In 1901, Scott met the next of his multiple Masters in Liverpool—the now forgotten French poet and socialist Charles Bonnier. Thirty-seven years older than Scott, Bonnier was a professor of French literature at the University of Liverpool. Tired of depressing boarding houses and bothersome landladies, the two became housemates on the basis of their mutual love of art. Bonnier encouraged Scott to compose poetry as well as music. Under Bonnier’s guidance, Scott produced several books of poetry, including translations of Charles Baudelaire and Stefan George. Here, then, was the Master as artistic mentor and taskmaster. Scott called Bonnier “a great soul, and a great artist in spirit” on the basis of his being “pronouncedly unselfish” (Scott, Years, 54, original emphasis). He was a good foil for the vanity of Stefan George.

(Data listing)
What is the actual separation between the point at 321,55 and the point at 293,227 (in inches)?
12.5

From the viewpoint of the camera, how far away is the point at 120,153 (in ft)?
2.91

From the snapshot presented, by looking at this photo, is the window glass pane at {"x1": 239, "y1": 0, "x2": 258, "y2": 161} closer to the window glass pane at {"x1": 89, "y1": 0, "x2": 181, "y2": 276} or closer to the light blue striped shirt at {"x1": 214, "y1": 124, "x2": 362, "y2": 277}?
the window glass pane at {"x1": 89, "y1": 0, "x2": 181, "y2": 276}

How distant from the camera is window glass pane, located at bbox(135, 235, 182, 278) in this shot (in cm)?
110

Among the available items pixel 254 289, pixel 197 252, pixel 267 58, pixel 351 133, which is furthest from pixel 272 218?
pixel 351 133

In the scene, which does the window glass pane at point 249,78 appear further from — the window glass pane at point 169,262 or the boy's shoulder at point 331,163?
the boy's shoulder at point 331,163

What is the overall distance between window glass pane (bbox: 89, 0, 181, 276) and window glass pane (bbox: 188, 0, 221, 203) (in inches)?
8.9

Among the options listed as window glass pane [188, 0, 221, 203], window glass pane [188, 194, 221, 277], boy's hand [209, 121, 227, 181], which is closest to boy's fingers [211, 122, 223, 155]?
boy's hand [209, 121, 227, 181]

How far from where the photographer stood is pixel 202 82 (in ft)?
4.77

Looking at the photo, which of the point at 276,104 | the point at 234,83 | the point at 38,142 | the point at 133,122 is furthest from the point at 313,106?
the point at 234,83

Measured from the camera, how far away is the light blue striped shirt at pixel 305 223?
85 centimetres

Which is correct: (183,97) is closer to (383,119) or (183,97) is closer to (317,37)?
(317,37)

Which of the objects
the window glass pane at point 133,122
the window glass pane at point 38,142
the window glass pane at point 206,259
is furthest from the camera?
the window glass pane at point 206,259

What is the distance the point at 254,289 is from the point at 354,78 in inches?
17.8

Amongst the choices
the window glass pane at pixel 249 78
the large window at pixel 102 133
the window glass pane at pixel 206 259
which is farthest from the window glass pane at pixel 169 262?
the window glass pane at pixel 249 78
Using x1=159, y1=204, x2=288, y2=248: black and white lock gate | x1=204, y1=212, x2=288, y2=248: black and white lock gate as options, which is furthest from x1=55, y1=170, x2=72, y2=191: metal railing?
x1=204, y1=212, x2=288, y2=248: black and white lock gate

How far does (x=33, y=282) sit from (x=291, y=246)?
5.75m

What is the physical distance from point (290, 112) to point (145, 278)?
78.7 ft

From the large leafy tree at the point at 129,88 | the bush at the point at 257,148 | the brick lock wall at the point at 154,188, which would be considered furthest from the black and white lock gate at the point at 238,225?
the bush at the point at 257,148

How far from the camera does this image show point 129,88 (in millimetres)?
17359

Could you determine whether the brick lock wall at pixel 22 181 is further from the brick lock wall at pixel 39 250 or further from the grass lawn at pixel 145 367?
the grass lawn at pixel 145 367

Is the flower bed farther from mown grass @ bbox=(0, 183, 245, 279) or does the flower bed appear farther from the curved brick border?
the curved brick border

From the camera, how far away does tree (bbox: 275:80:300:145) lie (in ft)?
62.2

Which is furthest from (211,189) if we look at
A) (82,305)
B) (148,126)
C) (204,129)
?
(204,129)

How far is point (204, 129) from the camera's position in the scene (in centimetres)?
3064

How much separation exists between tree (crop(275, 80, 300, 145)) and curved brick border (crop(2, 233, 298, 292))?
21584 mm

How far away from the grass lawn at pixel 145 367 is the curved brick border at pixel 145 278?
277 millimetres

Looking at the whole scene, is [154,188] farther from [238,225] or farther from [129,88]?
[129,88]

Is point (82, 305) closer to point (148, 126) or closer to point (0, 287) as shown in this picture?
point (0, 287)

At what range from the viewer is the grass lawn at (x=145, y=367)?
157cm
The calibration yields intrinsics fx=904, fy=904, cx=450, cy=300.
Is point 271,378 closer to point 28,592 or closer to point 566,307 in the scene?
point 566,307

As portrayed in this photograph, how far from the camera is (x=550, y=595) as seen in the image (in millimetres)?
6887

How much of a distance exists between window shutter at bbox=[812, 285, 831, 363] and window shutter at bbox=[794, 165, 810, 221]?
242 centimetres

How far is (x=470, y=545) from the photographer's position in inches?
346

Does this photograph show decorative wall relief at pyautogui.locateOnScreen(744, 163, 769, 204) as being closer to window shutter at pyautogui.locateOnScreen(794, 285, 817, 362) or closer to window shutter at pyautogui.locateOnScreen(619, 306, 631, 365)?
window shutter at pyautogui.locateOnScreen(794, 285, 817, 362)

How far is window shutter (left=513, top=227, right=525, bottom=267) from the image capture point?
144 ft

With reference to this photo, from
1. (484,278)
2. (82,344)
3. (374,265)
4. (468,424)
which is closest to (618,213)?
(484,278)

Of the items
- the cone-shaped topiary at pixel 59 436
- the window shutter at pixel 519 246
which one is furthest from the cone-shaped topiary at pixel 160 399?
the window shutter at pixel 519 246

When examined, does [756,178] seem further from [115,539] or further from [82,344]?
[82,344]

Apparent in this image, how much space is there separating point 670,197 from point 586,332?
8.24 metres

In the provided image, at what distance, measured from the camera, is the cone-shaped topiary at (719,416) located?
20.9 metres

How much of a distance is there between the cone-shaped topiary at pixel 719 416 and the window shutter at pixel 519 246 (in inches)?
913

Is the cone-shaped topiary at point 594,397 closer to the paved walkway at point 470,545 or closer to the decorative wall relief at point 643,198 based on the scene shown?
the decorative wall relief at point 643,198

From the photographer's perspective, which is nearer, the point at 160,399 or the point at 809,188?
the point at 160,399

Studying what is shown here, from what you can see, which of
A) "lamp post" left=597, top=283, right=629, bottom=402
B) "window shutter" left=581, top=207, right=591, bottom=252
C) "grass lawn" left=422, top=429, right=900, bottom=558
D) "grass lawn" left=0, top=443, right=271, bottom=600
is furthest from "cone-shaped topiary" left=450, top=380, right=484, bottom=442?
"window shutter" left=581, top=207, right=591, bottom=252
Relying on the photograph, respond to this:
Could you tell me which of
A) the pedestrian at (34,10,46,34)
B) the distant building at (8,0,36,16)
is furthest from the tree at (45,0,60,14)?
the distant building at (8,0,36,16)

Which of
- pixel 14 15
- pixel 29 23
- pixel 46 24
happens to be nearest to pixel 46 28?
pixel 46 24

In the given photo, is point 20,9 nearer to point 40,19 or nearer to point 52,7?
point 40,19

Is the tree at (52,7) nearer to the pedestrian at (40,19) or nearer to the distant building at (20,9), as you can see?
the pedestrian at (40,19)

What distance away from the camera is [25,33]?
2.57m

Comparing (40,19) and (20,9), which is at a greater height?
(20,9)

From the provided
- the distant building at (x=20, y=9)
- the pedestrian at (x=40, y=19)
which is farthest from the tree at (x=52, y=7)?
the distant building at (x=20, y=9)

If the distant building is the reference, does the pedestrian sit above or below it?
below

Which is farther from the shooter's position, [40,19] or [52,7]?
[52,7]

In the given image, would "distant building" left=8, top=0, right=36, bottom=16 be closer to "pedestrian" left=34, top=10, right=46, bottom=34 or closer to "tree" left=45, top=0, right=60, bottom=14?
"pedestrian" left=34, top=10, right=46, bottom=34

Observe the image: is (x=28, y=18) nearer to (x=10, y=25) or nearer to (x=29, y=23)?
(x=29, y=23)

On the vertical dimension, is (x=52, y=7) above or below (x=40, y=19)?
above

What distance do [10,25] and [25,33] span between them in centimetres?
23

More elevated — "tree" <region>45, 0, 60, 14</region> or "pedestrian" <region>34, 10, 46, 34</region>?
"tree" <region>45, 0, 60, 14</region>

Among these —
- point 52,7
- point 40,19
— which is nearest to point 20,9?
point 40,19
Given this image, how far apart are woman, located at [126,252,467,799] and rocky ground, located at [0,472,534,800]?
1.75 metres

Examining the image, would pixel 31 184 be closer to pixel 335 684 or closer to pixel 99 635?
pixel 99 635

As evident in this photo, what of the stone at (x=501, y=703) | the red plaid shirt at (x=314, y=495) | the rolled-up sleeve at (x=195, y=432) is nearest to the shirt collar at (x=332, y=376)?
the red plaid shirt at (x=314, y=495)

■ **Objective**
Can you copy the text on Scott and Charles Bonnier word for word, from "In 1901, Scott" up to and including "of Stefan George."?

■ **Result**
In 1901, Scott met the next of his multiple Masters in Liverpool—the now forgotten French poet and socialist Charles Bonnier. Thirty-seven years older than Scott, Bonnier was a professor of French literature at the University of Liverpool. Tired of depressing boarding houses and bothersome landladies, the two became housemates on the basis of their mutual love of art. Bonnier encouraged Scott to compose poetry as well as music. Under Bonnier’s guidance, Scott produced several books of poetry, including translations of Charles Baudelaire and Stefan George. Here, then, was the Master as artistic mentor and taskmaster. Scott called Bonnier “a great soul, and a great artist in spirit” on the basis of his being “pronouncedly unselfish” (Scott, Years, 54, original emphasis). He was a good foil for the vanity of Stefan George.